[WRITTEN EXERCISE 1]: Restate word for word the part of the § 1981 ruling below that opens with the words containing "Therefore, the Court" and closes with "in the Complaint.".

[SELECTION]:
-- Start --
However, the Plaintiff waives any argument on a purported harassing environment by the Defendant because it presumes a harassing environment existed in this case without developing any argument on why a harassing environment existed. See Duncan v. Wis. Dep't of Health & Fam. Servs., 166 F.3d 930, 934 (7th Cir. 1999) (“It is also true, however, that a party must develop any arguments it wishes this court to consider . . . or they will be deemed waived or abandoned.”).
Therefore, the Court grants summary judgment in favor of the Defendant on the Plaintiff's § 1981 harassment and retaliation claims alleged in the Complaint.
However, a municipality, such as the Defendant, may only be liable under § 1981 when the municipality's “official policy or custom was discriminatory.” Smith v. Chi. Sch. Reform Bd. of Trs., 165 F.3d 1142, 1148 (7th Cir. 1999) (holding that Monell applies to § 1981 suits against municipalities). Consequently, to establish the Defendant's liability under § 1981 in this case, the Plaintiff must produce evidence of (1) an express policy that, when enforced, causes a constitutional deprivation; (2) a widespread practice that, although not authorized by written law or express municipal policy, is so permanent and well settled as to constitute a custom or usage with the final force of law; or (3) an allegation that the constitutional injury was caused by a person with final policymaking authority. Lewis v. City of Chicago, 496 F.3d 645, 656 (7th Cir. 2007). In this case, the Defendant does not address Monell, thus the Court need not address it.
In the Seventh Circuit, courts “generally apply the same standards to Title VII and section 1981 race discrimination claims at the summary judgment stage.” Smiley v. Columbia Coll. Chi., 714 F.3d 998, 1002 (7th Cir. 2013) (citation omitted). Plus, discrimination claims under § 1981 require the plaintiff to show the protected characteristic “was a but-for cause of [her] injury.” Lewis v. Ind. Wesleyan Univ., 36 F.4th 755, 759 (7th Cir. 2022) (citation omitted). “In assessing whether the evidence would permit a reasonable factfinder to conclude that race caused the adverse . . . action, courts must evaluate all evidence as a whole, regardless of whether such evidence is characterized as direct or circumstantial.” Singmuongthong v. Bowen, 77 F.4th 503, 507 (7th Cir. 2023) (citing Igasaki v. Ill. Dep't of Fin. & Pro. Regul., 988 F.3d 948, 957 (7th Cir. 2021); Ortiz v. Werner Enters., Inc., 834 F.3d 760, 766 (7th Cir. 2016)).
-- End --
[WRITTEN EXERCISE 2]: Quote the part of the rows that opens with the line containing "Which one is farthest" and closes with the line containing "2470 centimetres", with both of those lines included. Leave the pictures out.

[EXERCISE MATERIAL]:
-- Start --
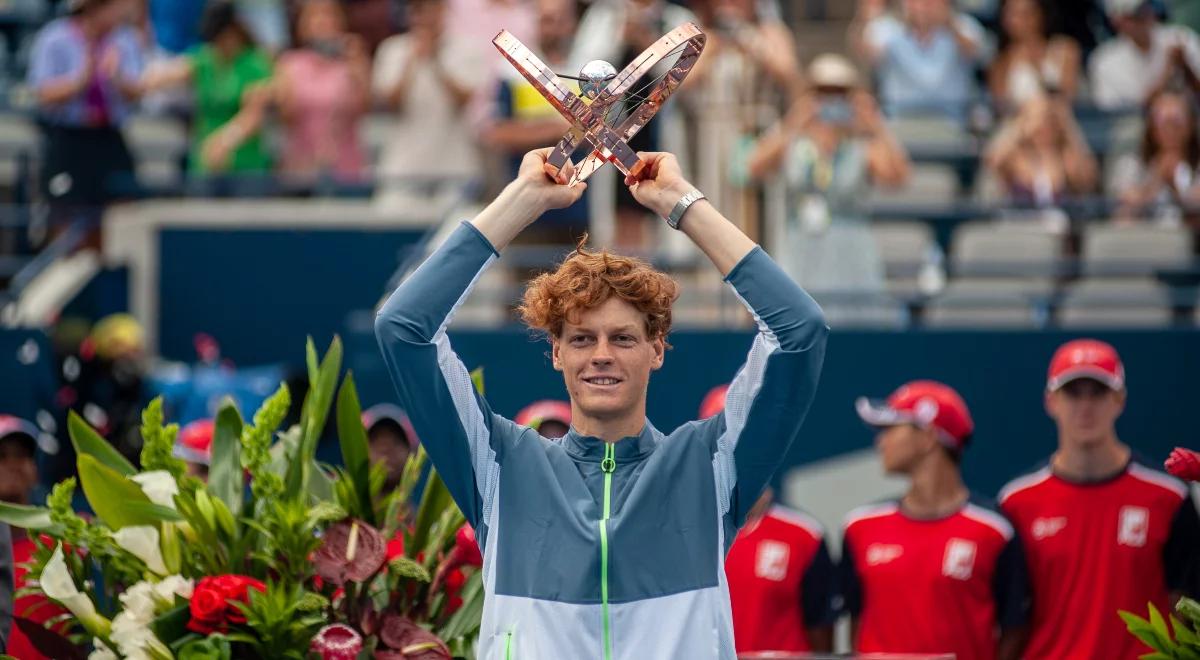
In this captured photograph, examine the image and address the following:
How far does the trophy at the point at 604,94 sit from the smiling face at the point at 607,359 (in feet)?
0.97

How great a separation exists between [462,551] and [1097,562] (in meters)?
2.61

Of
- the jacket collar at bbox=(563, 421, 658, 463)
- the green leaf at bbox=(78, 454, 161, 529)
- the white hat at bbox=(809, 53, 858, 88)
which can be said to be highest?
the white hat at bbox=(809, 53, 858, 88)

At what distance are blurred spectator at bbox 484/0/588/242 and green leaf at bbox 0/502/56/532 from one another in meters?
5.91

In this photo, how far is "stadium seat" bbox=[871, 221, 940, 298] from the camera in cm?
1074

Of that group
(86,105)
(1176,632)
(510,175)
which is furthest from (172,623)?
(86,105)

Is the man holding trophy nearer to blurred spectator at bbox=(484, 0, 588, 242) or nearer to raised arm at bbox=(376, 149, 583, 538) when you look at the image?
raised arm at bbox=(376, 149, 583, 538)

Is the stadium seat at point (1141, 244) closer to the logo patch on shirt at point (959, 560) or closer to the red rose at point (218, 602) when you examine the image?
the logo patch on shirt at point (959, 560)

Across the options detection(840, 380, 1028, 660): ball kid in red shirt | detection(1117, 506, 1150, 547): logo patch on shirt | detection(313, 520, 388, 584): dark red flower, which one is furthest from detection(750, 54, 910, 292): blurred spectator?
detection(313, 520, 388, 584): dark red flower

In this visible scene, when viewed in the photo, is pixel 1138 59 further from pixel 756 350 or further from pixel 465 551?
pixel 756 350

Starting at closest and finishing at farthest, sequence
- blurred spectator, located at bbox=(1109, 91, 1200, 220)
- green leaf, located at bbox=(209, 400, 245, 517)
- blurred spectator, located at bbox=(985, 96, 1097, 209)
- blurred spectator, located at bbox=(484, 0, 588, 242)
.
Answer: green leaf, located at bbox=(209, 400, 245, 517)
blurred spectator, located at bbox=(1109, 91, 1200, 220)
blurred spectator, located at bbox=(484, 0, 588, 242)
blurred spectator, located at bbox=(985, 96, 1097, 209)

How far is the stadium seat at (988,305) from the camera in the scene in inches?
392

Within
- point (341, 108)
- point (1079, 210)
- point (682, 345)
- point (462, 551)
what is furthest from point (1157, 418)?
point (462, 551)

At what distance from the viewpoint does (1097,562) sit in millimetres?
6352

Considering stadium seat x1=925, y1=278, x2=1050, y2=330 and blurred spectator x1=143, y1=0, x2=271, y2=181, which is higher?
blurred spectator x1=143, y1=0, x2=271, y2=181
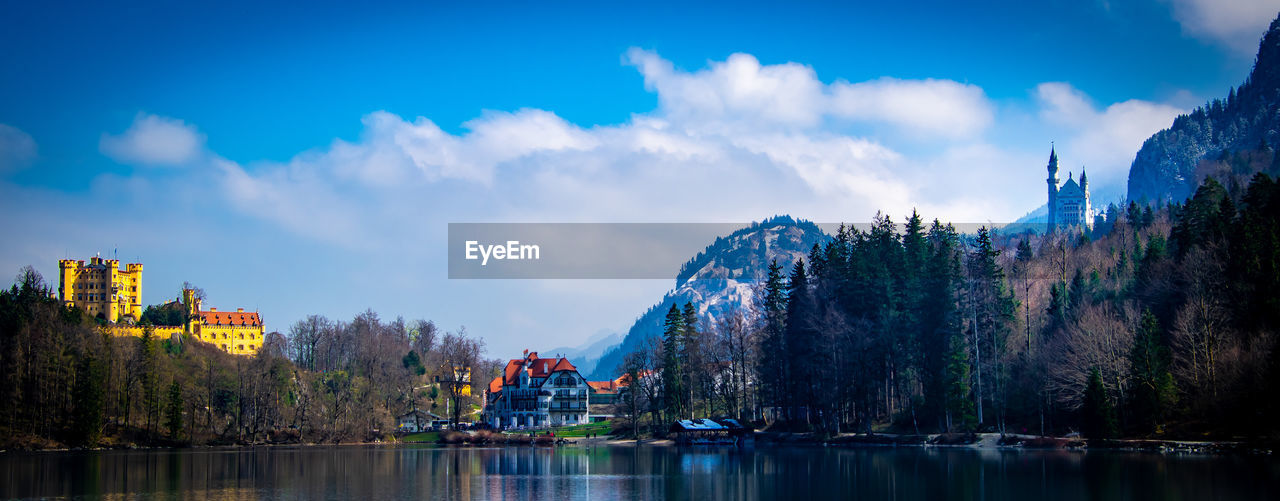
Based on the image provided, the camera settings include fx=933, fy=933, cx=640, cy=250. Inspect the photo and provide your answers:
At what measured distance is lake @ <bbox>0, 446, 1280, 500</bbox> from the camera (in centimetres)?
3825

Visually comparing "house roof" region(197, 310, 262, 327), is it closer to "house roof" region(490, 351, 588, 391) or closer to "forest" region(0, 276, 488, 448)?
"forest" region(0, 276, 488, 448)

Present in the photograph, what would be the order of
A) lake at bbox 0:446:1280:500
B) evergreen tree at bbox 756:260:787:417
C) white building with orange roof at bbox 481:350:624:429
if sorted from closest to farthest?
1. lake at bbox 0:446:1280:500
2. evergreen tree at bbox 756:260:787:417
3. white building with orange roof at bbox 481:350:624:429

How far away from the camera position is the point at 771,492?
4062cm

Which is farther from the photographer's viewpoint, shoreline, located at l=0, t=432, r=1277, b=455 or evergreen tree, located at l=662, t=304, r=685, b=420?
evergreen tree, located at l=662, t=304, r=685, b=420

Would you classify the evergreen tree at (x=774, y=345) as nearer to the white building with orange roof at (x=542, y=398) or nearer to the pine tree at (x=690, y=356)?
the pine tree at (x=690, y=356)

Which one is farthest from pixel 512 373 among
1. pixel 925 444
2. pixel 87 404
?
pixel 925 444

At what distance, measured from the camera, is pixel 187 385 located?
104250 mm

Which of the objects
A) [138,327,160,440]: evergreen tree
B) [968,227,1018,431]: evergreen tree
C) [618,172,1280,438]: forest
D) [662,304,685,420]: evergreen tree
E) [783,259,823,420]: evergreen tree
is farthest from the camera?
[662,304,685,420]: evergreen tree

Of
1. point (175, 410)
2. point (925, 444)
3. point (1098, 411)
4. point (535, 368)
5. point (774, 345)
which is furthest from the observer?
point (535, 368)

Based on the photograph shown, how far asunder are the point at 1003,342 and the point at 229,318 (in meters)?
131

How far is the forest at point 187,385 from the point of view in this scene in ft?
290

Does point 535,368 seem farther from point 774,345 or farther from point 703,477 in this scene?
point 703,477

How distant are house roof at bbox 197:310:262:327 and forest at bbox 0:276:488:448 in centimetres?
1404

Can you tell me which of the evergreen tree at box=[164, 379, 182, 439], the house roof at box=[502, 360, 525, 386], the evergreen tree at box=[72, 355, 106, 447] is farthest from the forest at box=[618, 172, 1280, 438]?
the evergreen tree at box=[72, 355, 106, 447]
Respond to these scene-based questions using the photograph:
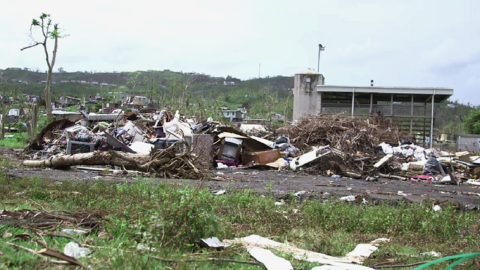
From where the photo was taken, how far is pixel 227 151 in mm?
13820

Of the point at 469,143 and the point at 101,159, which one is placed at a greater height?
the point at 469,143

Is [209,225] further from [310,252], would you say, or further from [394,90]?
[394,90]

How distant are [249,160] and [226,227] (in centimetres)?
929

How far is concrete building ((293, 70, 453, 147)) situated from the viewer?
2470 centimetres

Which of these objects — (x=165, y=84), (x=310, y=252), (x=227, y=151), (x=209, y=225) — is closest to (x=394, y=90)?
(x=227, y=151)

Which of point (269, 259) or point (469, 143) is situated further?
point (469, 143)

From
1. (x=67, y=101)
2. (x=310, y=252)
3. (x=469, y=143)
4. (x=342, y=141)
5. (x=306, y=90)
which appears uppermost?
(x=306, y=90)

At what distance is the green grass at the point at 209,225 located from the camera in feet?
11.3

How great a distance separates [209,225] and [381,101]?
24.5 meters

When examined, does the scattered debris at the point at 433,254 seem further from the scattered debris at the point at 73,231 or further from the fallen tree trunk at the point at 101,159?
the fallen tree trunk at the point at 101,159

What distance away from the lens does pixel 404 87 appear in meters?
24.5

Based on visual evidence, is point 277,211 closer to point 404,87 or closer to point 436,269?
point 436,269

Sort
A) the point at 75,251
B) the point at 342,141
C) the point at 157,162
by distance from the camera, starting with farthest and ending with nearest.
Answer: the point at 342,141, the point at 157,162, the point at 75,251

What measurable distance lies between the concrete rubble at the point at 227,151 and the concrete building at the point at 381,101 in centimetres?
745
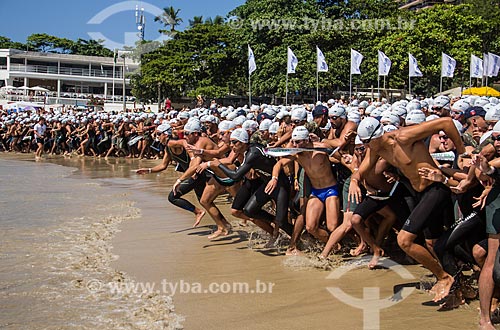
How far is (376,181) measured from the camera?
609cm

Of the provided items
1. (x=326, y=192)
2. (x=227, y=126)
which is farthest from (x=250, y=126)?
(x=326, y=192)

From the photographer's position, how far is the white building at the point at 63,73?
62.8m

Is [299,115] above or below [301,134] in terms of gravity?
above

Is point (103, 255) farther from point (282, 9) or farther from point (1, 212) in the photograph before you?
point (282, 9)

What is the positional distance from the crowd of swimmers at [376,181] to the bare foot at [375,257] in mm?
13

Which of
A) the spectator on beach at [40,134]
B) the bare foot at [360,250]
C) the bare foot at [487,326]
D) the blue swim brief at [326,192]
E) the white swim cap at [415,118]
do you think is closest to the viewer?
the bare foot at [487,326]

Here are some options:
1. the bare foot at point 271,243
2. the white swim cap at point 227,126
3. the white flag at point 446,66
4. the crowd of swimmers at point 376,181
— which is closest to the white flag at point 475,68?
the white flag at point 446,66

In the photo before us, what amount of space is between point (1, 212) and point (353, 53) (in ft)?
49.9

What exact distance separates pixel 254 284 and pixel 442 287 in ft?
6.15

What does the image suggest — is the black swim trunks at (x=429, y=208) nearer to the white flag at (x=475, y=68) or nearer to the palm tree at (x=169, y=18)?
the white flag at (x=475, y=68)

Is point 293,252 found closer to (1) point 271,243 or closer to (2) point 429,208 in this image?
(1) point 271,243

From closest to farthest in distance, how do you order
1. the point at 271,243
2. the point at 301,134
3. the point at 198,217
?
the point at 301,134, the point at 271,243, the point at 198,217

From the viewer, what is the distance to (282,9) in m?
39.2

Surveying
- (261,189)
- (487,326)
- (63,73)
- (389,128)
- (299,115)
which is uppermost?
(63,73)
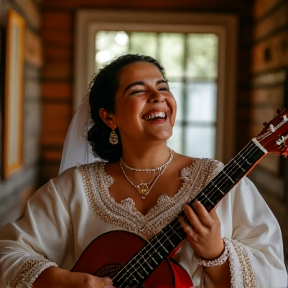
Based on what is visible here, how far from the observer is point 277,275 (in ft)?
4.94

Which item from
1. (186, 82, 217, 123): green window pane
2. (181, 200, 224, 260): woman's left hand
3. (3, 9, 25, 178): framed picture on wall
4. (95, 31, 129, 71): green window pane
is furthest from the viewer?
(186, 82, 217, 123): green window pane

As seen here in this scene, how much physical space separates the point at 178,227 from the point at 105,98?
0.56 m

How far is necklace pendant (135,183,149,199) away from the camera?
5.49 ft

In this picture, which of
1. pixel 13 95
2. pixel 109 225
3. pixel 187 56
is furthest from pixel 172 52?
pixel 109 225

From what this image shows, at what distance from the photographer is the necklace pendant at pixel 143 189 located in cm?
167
-- End --
[RESPONSE 1]:
Therefore, the Court grants summary judgment in favor of the Defendant on the Plaintiff's § 1981 harassment and retaliation claims alleged in the Complaint.

[RESPONSE 2]:
Which one is farthest from pixel 512 373 among
1. pixel 925 444
2. pixel 87 404
?
pixel 925 444

At what distance, measured from the camera, is pixel 187 385 located?
104250 mm

Which of the objects
A) [138,327,160,440]: evergreen tree
B) [968,227,1018,431]: evergreen tree
C) [618,172,1280,438]: forest
D) [662,304,685,420]: evergreen tree
E) [783,259,823,420]: evergreen tree
is farthest from the camera?
[662,304,685,420]: evergreen tree

Of
1. point (175, 410)
2. point (925, 444)
3. point (1098, 411)
4. point (535, 368)
5. point (774, 345)
which is furthest from the observer?
point (535, 368)

Based on the photograph shown, how far asunder are the point at 1003,342 and the point at 229,318 (in meters)?
131

How far is the forest at point 187,385 from the point of view in this scene in ft?
290

Does point 535,368 seem farther from point 774,345 or farther from point 703,477 in this scene?
point 703,477

How distant are house roof at bbox 197:310:262:327 and forest at bbox 0:276:488:448 in centimetres?
1404

Can you tell me which of the evergreen tree at box=[164, 379, 182, 439], the house roof at box=[502, 360, 525, 386], the evergreen tree at box=[72, 355, 106, 447] is farthest from the forest at box=[618, 172, 1280, 438]?
the evergreen tree at box=[72, 355, 106, 447]
Respond to these scene-based questions using the photograph:
From where the photo was taken, how far is pixel 227 151 in mm?
13820

Of the point at 469,143 and the point at 101,159, which one is placed at a greater height?
the point at 469,143

Is [209,225] further from [310,252], would you say, or further from [394,90]?
[394,90]

How distant are [249,160] and [226,227] (in centimetres)?
929

How far is concrete building ((293, 70, 453, 147)) situated from the viewer?
2470 centimetres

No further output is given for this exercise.